El mecanismo de emisión infinita de SSV siempre ha generado preocupación. Una vez que el proyecto cae en la trampa de una baja en el precio de la moneda, suele arriesgarse a emitir con frecuencia para mantener los ingresos, lo que resulta en un ciclo vicioso que se intensifica. Cuanto más cae el precio, mayor es la presión para emitir; cuanto más emiten, peor se ve el precio. Al final, se autodestruye.



Pero esto en realidad es solo una apariencia superficial. El verdadero problema radica en la grave falta de aplicaciones ecológicas. Hoy en día, SSV es un activo de carácter puramente financiero, sin un escenario de uso real que lo respalde. Este tipo de tokens es el más vulnerable a ser vendido en masa en un mercado bajista, especialmente cuando el sentimiento del mercado cambia.
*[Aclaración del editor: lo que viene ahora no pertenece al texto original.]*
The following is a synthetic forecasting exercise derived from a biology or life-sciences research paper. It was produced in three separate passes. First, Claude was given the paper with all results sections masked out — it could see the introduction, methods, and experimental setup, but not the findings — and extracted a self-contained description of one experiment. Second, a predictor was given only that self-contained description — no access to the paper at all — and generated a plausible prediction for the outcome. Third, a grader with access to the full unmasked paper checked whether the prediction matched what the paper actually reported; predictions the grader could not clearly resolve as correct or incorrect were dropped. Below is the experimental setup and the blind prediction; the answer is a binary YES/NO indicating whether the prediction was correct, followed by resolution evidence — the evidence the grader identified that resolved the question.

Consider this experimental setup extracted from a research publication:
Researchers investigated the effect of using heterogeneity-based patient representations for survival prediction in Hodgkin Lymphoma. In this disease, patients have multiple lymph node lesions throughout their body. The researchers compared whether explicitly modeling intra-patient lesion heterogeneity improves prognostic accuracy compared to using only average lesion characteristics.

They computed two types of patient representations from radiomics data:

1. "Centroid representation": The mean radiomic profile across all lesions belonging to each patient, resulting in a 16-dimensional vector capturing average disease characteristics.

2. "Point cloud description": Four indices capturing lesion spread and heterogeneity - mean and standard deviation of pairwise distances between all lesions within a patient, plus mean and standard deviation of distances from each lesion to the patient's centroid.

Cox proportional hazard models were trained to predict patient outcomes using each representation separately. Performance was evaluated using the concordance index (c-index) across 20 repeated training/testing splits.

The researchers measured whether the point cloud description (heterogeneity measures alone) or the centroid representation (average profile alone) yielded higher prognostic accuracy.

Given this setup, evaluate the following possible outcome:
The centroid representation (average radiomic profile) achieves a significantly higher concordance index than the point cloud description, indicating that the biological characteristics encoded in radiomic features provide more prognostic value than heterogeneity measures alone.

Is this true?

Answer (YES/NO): NO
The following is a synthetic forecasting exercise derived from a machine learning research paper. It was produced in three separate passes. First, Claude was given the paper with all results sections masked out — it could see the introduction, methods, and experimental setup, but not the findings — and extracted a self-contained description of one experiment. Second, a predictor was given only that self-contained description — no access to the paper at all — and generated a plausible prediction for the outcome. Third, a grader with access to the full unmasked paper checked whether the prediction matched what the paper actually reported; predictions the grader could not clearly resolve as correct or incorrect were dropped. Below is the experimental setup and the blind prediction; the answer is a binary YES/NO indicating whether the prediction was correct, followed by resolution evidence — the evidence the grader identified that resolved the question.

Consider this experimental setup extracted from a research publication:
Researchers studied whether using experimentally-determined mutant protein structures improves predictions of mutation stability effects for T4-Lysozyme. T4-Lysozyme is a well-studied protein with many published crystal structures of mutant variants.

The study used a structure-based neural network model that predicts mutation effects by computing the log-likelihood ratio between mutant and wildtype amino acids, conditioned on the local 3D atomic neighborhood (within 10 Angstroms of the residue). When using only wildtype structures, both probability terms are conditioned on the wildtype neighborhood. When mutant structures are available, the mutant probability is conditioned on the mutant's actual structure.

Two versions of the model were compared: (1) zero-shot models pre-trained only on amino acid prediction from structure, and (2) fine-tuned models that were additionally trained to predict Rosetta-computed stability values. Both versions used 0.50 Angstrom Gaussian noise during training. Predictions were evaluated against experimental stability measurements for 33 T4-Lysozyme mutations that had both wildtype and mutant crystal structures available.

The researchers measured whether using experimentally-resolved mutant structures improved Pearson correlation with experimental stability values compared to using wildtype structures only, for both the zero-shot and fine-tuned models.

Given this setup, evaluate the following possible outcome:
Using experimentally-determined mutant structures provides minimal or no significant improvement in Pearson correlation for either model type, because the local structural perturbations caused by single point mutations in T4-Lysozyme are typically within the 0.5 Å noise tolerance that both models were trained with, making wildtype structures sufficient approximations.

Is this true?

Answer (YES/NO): NO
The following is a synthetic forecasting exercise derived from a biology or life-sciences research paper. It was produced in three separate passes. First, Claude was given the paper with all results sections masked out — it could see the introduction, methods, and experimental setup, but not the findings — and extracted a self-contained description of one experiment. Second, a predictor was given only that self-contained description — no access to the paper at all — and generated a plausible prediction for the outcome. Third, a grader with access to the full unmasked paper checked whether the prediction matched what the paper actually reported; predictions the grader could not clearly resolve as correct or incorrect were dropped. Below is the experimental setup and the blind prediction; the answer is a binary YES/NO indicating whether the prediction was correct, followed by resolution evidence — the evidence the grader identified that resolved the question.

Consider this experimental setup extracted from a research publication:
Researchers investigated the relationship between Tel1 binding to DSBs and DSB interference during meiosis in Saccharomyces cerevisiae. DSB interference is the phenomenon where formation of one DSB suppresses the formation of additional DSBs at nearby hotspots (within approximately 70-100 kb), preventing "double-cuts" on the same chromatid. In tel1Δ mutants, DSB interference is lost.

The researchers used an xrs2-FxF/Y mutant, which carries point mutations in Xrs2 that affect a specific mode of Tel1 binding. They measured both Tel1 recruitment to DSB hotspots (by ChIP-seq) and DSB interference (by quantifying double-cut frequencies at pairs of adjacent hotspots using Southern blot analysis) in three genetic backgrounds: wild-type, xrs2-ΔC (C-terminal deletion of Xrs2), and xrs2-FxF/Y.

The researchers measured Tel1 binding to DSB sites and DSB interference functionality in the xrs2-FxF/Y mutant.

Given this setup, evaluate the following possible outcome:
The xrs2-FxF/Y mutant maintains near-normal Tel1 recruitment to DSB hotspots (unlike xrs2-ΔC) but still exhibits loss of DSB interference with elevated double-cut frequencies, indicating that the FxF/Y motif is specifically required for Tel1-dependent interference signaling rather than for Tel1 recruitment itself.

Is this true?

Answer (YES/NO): NO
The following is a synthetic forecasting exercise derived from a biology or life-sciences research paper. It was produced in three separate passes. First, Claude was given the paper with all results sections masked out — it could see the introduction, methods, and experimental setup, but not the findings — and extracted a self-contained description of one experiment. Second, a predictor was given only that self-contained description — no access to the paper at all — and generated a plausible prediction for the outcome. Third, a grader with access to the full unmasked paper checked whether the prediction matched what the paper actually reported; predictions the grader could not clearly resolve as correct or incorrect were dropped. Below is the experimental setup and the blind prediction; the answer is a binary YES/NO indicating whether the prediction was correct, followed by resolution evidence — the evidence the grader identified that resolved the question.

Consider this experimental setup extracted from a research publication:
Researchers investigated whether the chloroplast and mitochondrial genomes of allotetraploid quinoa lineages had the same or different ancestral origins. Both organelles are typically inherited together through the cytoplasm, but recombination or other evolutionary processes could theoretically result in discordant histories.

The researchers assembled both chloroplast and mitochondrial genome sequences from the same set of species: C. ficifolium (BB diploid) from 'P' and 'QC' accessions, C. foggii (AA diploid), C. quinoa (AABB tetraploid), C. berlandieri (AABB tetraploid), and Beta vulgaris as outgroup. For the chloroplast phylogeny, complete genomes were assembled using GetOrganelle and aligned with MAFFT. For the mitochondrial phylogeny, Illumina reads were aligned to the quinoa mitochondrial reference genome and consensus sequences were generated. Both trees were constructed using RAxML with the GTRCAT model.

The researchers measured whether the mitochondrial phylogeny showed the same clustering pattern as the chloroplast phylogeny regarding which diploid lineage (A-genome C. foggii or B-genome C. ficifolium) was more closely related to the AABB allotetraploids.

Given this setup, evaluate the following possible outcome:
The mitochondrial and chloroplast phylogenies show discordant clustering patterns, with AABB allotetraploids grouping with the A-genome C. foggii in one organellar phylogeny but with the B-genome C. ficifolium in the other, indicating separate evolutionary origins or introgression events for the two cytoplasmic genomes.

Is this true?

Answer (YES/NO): NO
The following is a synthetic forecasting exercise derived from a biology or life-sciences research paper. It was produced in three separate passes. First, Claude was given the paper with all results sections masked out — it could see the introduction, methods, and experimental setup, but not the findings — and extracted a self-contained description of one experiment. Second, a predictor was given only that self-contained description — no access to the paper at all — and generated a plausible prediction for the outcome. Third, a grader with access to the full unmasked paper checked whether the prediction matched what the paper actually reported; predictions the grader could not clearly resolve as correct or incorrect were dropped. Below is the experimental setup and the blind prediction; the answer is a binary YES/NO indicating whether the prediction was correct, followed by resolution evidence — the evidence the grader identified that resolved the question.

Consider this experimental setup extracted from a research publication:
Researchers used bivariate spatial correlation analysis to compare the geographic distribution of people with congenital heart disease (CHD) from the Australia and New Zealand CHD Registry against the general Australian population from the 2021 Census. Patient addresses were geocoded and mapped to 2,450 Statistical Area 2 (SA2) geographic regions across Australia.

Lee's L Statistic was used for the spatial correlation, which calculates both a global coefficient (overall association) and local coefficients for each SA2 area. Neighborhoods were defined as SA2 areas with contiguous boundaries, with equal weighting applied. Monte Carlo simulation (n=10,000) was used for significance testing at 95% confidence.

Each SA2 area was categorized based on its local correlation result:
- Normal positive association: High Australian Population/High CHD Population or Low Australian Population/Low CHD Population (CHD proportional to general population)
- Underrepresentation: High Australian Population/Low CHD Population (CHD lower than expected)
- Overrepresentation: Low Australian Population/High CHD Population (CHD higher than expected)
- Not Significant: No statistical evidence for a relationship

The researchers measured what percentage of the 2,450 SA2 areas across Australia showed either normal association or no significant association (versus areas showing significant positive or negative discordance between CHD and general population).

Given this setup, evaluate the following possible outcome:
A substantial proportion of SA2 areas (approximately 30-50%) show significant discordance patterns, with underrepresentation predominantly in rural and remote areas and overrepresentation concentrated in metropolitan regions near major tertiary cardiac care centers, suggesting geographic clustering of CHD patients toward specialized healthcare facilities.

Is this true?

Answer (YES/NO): NO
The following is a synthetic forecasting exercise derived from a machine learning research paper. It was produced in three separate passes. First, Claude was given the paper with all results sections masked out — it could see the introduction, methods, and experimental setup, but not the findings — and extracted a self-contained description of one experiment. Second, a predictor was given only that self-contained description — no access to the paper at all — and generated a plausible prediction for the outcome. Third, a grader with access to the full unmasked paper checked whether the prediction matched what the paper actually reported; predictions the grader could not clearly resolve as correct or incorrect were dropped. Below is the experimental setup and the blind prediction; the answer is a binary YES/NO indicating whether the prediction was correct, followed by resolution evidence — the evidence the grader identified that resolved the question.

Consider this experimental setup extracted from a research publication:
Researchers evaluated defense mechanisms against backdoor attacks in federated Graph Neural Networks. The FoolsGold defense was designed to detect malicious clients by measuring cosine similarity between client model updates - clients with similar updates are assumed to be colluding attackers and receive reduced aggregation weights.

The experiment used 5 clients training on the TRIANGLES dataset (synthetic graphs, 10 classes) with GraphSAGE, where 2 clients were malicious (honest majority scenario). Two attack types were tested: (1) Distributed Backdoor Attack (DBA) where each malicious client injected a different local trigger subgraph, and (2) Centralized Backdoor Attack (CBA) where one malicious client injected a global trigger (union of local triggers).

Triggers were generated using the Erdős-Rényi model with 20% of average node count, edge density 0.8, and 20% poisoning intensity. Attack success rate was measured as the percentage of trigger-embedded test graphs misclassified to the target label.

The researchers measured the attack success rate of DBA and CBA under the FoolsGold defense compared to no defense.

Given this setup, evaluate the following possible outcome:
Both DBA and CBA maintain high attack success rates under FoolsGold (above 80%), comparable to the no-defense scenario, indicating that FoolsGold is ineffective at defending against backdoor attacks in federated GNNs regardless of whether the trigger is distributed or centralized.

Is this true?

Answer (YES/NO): NO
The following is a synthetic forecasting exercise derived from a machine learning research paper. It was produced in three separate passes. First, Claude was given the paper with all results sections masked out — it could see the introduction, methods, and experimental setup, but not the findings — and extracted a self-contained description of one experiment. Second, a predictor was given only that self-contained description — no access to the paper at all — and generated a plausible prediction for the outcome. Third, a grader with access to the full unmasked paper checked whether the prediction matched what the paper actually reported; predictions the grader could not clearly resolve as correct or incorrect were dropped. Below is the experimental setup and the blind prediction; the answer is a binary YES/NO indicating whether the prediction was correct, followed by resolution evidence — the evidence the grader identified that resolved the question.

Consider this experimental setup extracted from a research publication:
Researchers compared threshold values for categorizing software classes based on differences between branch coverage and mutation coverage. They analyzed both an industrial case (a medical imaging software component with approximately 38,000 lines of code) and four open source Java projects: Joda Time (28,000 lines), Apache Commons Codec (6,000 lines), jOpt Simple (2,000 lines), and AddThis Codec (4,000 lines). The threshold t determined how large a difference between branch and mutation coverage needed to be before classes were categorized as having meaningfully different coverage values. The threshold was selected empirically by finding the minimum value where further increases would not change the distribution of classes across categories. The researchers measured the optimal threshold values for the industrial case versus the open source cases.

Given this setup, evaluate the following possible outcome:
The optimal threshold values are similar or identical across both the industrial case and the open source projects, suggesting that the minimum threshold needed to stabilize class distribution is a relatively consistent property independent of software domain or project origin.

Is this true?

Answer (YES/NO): NO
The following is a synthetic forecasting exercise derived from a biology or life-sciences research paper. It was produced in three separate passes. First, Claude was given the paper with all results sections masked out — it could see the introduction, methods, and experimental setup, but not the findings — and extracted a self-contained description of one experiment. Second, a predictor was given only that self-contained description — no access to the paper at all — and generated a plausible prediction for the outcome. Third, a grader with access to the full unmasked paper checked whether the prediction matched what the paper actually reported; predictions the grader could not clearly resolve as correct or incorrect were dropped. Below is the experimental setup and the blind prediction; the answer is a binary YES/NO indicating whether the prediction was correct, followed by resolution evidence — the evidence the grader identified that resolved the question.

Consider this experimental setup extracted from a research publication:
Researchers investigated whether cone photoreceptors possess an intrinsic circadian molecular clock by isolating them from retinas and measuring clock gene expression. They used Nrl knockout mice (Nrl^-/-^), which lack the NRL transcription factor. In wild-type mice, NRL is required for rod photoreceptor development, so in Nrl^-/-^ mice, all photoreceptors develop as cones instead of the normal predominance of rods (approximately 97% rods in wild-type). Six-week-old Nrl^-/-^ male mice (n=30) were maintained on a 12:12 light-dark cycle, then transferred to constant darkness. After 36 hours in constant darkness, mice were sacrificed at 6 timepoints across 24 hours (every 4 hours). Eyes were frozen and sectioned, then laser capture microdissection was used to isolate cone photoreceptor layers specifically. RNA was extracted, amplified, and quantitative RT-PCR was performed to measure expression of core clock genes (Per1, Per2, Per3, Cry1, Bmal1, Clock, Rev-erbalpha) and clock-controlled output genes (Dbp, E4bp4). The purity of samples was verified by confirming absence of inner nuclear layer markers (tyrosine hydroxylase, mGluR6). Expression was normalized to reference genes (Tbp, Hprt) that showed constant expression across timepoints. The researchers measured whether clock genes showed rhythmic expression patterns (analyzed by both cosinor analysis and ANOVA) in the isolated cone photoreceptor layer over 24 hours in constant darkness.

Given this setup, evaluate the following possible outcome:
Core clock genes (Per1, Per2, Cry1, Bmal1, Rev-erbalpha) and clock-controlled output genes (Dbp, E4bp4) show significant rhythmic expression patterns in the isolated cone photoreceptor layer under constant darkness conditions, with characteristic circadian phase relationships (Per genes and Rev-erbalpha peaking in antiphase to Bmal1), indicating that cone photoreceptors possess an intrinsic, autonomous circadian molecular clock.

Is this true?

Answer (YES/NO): NO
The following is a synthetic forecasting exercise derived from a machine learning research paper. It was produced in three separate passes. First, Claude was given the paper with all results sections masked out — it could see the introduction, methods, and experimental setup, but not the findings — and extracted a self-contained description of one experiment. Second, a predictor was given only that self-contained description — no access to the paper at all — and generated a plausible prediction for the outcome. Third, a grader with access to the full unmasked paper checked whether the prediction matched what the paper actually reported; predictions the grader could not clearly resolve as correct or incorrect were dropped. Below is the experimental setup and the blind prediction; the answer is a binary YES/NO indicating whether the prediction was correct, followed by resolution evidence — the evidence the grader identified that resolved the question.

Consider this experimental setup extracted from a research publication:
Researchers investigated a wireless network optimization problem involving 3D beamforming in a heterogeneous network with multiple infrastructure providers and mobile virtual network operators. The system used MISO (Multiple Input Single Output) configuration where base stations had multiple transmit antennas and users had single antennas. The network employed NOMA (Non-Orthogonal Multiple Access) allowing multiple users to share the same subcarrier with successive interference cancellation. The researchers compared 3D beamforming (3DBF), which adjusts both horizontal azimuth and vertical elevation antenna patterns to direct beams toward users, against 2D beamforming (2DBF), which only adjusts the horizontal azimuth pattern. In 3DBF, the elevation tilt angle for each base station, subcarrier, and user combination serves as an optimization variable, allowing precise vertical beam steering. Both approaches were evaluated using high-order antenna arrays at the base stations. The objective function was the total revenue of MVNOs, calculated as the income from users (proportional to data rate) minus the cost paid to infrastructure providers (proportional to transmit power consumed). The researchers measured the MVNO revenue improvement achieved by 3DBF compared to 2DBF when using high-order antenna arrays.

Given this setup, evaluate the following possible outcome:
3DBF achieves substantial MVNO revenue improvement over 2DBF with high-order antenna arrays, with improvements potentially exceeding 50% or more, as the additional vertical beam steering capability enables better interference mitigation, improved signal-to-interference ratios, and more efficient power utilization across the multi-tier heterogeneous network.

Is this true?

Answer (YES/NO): NO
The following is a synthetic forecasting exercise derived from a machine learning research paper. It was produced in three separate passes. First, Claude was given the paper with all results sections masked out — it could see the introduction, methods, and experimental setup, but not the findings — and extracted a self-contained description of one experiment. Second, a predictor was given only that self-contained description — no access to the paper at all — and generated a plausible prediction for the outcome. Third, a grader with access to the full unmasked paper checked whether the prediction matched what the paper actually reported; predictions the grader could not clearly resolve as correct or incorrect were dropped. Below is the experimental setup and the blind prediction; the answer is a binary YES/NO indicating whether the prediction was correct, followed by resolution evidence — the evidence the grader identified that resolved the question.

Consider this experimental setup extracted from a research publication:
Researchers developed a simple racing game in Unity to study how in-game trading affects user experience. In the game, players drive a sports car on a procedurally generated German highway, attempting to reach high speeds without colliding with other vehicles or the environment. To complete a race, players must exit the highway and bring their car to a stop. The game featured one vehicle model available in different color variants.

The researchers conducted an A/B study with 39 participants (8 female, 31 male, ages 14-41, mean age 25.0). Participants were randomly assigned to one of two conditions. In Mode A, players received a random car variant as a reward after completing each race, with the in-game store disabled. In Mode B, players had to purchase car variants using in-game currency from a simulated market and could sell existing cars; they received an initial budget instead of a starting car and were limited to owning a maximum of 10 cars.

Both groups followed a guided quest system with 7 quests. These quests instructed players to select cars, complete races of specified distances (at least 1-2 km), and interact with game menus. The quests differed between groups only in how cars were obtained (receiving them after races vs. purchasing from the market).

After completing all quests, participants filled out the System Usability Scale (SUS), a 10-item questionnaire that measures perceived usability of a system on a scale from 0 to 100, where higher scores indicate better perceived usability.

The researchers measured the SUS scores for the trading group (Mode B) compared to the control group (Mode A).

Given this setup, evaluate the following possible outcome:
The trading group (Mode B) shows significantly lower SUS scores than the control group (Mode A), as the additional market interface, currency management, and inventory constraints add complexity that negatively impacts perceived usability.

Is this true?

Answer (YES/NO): NO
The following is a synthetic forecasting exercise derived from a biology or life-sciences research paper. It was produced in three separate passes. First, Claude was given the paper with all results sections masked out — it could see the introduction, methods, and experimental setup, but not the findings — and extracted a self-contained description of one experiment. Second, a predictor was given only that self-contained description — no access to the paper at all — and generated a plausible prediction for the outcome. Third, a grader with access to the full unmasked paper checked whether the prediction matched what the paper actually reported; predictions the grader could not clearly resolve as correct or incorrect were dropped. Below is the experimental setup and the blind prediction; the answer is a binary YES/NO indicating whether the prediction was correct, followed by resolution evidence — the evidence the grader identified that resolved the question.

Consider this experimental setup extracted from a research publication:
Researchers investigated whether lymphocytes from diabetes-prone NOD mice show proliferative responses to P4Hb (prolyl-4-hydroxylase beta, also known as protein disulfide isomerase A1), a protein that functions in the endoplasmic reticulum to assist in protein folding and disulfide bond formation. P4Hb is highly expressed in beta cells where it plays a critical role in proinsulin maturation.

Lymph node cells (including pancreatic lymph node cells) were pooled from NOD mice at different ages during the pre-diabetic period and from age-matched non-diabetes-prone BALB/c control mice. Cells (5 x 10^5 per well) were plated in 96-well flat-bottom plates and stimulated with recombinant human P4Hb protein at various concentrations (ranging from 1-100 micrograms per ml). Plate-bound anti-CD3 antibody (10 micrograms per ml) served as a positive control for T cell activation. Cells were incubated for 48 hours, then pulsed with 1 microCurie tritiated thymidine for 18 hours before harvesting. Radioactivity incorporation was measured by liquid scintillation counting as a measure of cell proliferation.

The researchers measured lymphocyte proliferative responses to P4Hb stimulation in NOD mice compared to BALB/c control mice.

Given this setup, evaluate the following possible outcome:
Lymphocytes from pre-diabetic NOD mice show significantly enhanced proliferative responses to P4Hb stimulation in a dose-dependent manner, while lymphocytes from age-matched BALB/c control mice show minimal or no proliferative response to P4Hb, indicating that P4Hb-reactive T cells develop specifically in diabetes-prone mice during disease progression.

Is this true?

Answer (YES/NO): YES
En lugar de emitir ciegamente para diluir derechos, los proyectos deberían enfocar sus esfuerzos en construir un ecosistema—fortalecer el valor práctico del token es la estrategia a largo plazo. La emisión descontrolada, en definitiva, es una forma de agotar la confianza. La baja en el precio ya está poniendo a prueba la confianza de los participantes; sumar la presión de emisión solo acumulará más decepción. Esto es absolutamente tóxico para el futuro desarrollo del proyecto.